A row has erupted among leaders of Moldova's ruling coalition over Russia's World War Two Victory Day celebrations, with the president backtracking on a decision to keep Moldovan troops away from a Moscow parade.
Acting President Mihai Ghimpu, a sharp critic of Russian policy who blames Moscow for supporting the breakaway territory of Transdniestria, last week banned the defence ministry from sending a 70-man unit to take part in the May 9 festivities.
The reason given by Moldova, one of Europe's poorest countries, for staying away from the 65th anniversary of the Soviet victory over Nazi Germany was lack of the $35,000 required to cover the stay of its soldiers.
But Ghimpu, who heads the right-wing Liberal party in the ruling four-party Alliance for European Integration, reluctantly backed down on Monday after a revolt among other coalition leaders.
"I am against taking part in the parade. But I am a team player. Three out of the Alliance's four parties were in favour of the parade, so I have bowed to the collective decision," he told Vocea Basarabie radio.

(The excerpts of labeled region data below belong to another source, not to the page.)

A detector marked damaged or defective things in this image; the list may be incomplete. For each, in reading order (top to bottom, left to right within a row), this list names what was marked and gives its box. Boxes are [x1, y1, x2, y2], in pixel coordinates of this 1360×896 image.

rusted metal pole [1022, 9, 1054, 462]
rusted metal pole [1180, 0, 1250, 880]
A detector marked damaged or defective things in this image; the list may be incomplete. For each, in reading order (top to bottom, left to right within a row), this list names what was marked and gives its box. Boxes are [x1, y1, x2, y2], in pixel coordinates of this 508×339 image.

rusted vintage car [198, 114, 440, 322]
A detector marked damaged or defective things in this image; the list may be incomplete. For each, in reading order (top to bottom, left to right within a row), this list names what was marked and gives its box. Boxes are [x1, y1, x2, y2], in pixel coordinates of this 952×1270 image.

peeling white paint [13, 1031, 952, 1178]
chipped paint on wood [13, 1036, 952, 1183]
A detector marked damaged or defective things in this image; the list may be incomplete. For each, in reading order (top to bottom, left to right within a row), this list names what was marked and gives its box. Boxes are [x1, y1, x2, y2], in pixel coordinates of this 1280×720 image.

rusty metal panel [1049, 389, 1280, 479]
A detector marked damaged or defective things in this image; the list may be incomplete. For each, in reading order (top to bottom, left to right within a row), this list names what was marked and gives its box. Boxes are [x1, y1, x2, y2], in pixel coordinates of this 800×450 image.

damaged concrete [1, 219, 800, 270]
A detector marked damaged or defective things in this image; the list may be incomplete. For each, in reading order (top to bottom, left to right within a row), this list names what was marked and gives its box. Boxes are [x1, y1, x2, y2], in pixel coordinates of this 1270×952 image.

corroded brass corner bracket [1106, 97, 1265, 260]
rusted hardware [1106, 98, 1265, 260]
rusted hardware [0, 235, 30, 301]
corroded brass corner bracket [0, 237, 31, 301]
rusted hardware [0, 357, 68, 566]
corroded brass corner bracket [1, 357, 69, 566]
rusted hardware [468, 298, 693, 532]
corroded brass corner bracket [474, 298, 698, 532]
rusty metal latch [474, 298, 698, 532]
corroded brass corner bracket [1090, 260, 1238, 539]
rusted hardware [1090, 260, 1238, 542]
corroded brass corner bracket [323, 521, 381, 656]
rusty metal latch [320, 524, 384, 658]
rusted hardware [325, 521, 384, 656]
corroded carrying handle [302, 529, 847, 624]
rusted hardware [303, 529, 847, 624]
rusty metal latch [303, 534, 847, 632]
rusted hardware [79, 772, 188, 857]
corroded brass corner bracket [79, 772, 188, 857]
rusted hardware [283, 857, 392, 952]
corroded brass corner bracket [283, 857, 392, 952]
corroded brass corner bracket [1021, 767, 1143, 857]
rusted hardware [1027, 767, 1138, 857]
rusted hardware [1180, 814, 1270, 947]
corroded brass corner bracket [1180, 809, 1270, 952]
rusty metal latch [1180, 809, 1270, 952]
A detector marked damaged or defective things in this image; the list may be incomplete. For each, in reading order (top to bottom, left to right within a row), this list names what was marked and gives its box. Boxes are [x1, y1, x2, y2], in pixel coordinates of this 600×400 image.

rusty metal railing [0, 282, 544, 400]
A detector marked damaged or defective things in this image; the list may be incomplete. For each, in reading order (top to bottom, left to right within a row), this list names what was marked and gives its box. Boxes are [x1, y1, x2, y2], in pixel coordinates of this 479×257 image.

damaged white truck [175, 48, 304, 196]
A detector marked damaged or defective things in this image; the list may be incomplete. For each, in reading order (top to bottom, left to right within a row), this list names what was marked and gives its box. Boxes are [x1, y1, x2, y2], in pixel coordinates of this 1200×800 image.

The four-party coalition took power in the former Soviet republic in July 2009 in a snap parliamentary election that ended eight years of rule by the communist party.
The communists were quick to take advantage of the division over the May 9 parade, with ex-President Vladimir Voronin stepping in to say his party was ready to cover the costs of Moldovan troops in Moscow.
Ghimpu, who favours close ties with neighbouring Romania with which Moldova has a common historical, cultural and linguistic heritage, admitted the Alliance was under strain over the issue.
"I have been forced to back down for the sake of preserving the Alliance and some leaders might use this. I am sure that the electorate will punish them for this in the next election," Ghimpu said.
70 guards of honour
Prime Minister Vlad Filat, who heads the Liberal Democrats in the coalition, publicly admonished the defence minister for following Ghimpu's order to stay away from the Moscow parade.
A company of 70 Moldovan guards of honour will now attend the parade which is expected to be one of the biggest post-Soviet demonstrations of Russian military might.
Ghimpu has been forthright in his criticism of Russian policy and has passed harsh judgment on its role in the region.
In particular, he has criticised Moscow over its policy in Transdniestria, a strip of Russian-speaking territory running down Moldova's eastern border which has been beyond the control of the Chisinau central government since fighting a brief war with Moldova in 1992.
About 1,200 Russian soldiers remain there guarding tonnes of Soviet-era weaponry and ammunition.
Ghimpu said he himself would not attend the Moscow celebrations on May 9. "I can not forget misfortunes such as the deportation and the organised famine through which the citizens of Moldova passed in Soviet times," he told Vocea Basarabie.